Hair growth supplements may also have other drawbacks. Take biotin, a popular B vitamin, for example. “Biotin supplements can interfere in giving accurate medical test results including thyroid and cardiac tests” Bontekoe warns, “I instruct patients discontinue biotin before undergoing any medical tests.”
You can’t fight genetics
While hair growth pills are effective at maximizing your hair health, they can’t alter the underlying genetics at play. “They can make the hair thicker and longer to the best of it’s capacity, but cannot change the genetic properties of the hair” Dr. Samolitis explains. “For example, they can not transform fine hair into a thick wavy mane of hair or make hair grow longer than it is genetically programmed to do, some people just have hair with a shorter growth phase,” she continues. If you are not particularly deficient in the vitamin or protein found in the supplement, adding that ingredient may not do much of anything for your mane.
Go for the good stuff
With so many hair growth pills on the market, it can be tough to distinguish snake oil from serious solution. “There are many supplements that make undocumented claims to grow hair,” Dr. Samolitis cautions, “but there are some companies who have invested in legitimate controlled studies to scientifically prove the efficacy of their product such as Viviscal and Nutrafol.” These companies have published scientific studies documenting their efficacy. “Nutrofol contains ashwagandha which may improve stress-induced hair loss” Bontekoe adds. “Viviscal Professional contains a marine-complex thought to improve the appearance of thinning hair,” he says.
Ingredients are also key. “The ingredients and formulation that a person should specifically look for may vary depending on the type of hair loss they are experiencing.” Dr. Samolitis recommends. Different types of hair loss like stress-related, age/hormone related, autoimmune, and vitamin deficiency may require different courses of treatment.

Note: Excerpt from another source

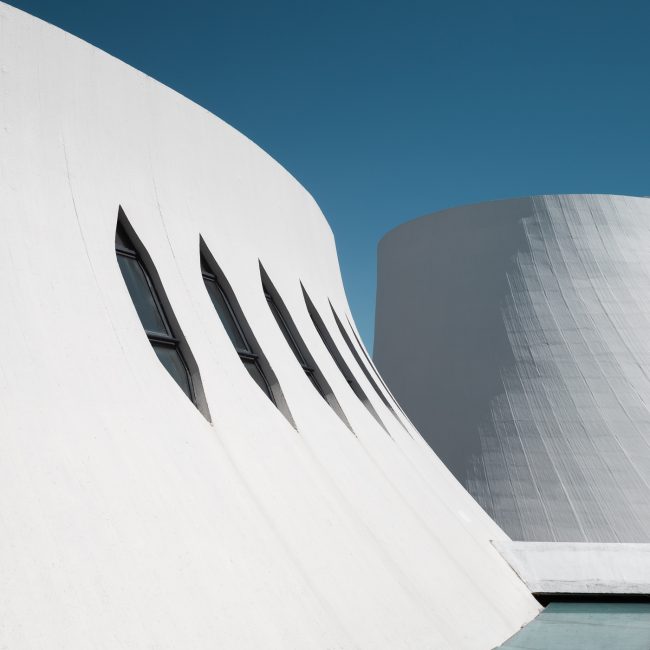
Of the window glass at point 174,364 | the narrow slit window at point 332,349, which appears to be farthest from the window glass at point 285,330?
the window glass at point 174,364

Check with a board certified dermatologist
Not sure what’s behind your thinning tresses? Check with a doctor before you make a major move. “While these supplements are widely available, they are not subjected to rigorous clinical trials” Bontekoe cautions. Before trying a hair growth supplement, make a visit to a dermatology provider to diagnose the cause of hair loss. “Hair loss can be caused from diseases affecting the scalp or the problem could be isolated to the hair shaft. I frequently order lab tests or take a skin biopsy to ensure there are no systemic problems contributing to the hair loss” Bontekoe says. Medical expertise is an invaluable part of your hair growth journey!